- [Exercise passage]:
-*-
Banking, finance, and taxes

Buffett and Berkshire Selling Moody's: Target Zero Shares (MCO, BRK-B)

Moody’s Corporation (NYSE: MCO) may be back at the higher-end of its 52-week trading range with shares at $30.51.  But the glory days are long gone.  This was a $60 and $70 stock in 2007.  Berkshire Hathaway Inc. (NYSE: BRK-A, BRK-B) is still the largest shareholder of the company, but Warren Buffett keeps paring down his position.  Just yesterday came a filing showing that the Berkshire empire had unloaded more Moody’s stock.  Buffett may be selling this slow and orderly, but as far as we are concerned the Moody’s-Berkshire stake is on its way somewhere close to zero.

An SEC filing on Thursday showed that Berkshire Hathaway sold more than 205,000 more shares.  This takes the stake down to 30,786,876 shares.  The filing from yesterday showed 148,054 shares were sold on March 23 at $30.23, and then another 57,574 shares were sold on March 24 at $30.37.  Yesterday’s filing follows a earlier filing showing that some 816,000 shares had been sold.   As always, we have an index showing all of the most recent Buffett holdings.
-*-
- [Problem A]: Copy the article about Berkshire Hathaway selling Moody's shares word for word, in full.

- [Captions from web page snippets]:
-*-
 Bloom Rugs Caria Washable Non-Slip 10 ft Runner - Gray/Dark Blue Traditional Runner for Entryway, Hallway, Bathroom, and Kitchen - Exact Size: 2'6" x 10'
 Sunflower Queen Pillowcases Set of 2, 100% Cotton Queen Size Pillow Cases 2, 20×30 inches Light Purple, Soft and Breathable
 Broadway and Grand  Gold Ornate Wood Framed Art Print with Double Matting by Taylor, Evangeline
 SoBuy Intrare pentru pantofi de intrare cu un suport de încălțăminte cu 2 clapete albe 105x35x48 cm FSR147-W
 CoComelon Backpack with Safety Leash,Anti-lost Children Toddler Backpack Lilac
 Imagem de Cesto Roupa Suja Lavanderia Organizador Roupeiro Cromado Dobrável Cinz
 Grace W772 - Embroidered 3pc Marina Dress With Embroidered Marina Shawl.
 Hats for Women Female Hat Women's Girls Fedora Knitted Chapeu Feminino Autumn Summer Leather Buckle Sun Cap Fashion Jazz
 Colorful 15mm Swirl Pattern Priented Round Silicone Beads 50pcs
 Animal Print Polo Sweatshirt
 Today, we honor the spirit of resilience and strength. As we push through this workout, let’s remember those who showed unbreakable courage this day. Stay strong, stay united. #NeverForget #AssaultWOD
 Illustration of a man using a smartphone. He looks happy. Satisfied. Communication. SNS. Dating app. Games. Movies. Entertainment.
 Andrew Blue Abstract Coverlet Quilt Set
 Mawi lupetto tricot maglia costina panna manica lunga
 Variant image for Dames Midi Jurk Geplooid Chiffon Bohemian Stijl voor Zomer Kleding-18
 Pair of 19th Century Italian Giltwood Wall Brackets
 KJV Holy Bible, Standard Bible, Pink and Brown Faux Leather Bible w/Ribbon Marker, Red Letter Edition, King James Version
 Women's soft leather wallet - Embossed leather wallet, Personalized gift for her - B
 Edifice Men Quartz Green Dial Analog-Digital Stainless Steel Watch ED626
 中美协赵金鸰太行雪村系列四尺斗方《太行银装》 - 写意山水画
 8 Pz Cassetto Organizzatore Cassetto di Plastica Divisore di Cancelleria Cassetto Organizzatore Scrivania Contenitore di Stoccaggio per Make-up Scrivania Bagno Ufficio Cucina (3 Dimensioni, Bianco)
-*-
- [Problem B]: Write out the listing word for word, from its first line up to and including the line containing "KJV Holy Bible, Standard", and nothing else.

- [Reply A]:
Banking, finance, and taxes

Buffett and Berkshire Selling Moody's: Target Zero Shares (MCO, BRK-B)

Moody’s Corporation (NYSE: MCO) may be back at the higher-end of its 52-week trading range with shares at $30.51.  But the glory days are long gone.  This was a $60 and $70 stock in 2007.  Berkshire Hathaway Inc. (NYSE: BRK-A, BRK-B) is still the largest shareholder of the company, but Warren Buffett keeps paring down his position.  Just yesterday came a filing showing that the Berkshire empire had unloaded more Moody’s stock.  Buffett may be selling this slow and orderly, but as far as we are concerned the Moody’s-Berkshire stake is on its way somewhere close to zero.

An SEC filing on Thursday showed that Berkshire Hathaway sold more than 205,000 more shares.  This takes the stake down to 30,786,876 shares.  The filing from yesterday showed 148,054 shares were sold on March 23 at $30.23, and then another 57,574 shares were sold on March 24 at $30.37.  Yesterday’s filing follows a earlier filing showing that some 816,000 shares had been sold.   As always, we have an index showing all of the most recent Buffett holdings.

- [Reply B]:
 Bloom Rugs Caria Washable Non-Slip 10 ft Runner - Gray/Dark Blue Traditional Runner for Entryway, Hallway, Bathroom, and Kitchen - Exact Size: 2'6" x 10'
 Sunflower Queen Pillowcases Set of 2, 100% Cotton Queen Size Pillow Cases 2, 20×30 inches Light Purple, Soft and Breathable
 Broadway and Grand  Gold Ornate Wood Framed Art Print with Double Matting by Taylor, Evangeline
 SoBuy Intrare pentru pantofi de intrare cu un suport de încălțăminte cu 2 clapete albe 105x35x48 cm FSR147-W
 CoComelon Backpack with Safety Leash,Anti-lost Children Toddler Backpack Lilac
 Imagem de Cesto Roupa Suja Lavanderia Organizador Roupeiro Cromado Dobrável Cinz
 Grace W772 - Embroidered 3pc Marina Dress With Embroidered Marina Shawl.
 Hats for Women Female Hat Women's Girls Fedora Knitted Chapeu Feminino Autumn Summer Leather Buckle Sun Cap Fashion Jazz
 Colorful 15mm Swirl Pattern Priented Round Silicone Beads 50pcs
 Animal Print Polo Sweatshirt
 Today, we honor the spirit of resilience and strength. As we push through this workout, let’s remember those who showed unbreakable courage this day. Stay strong, stay united. #NeverForget #AssaultWOD
 Illustration of a man using a smartphone. He looks happy. Satisfied. Communication. SNS. Dating app. Games. Movies. Entertainment.
 Andrew Blue Abstract Coverlet Quilt Set
 Mawi lupetto tricot maglia costina panna manica lunga
 Variant image for Dames Midi Jurk Geplooid Chiffon Bohemian Stijl voor Zomer Kleding-18
 Pair of 19th Century Italian Giltwood Wall Brackets
 KJV Holy Bible, Standard Bible, Pink and Brown Faux Leather Bible w/Ribbon Marker, Red Letter Edition, King James Version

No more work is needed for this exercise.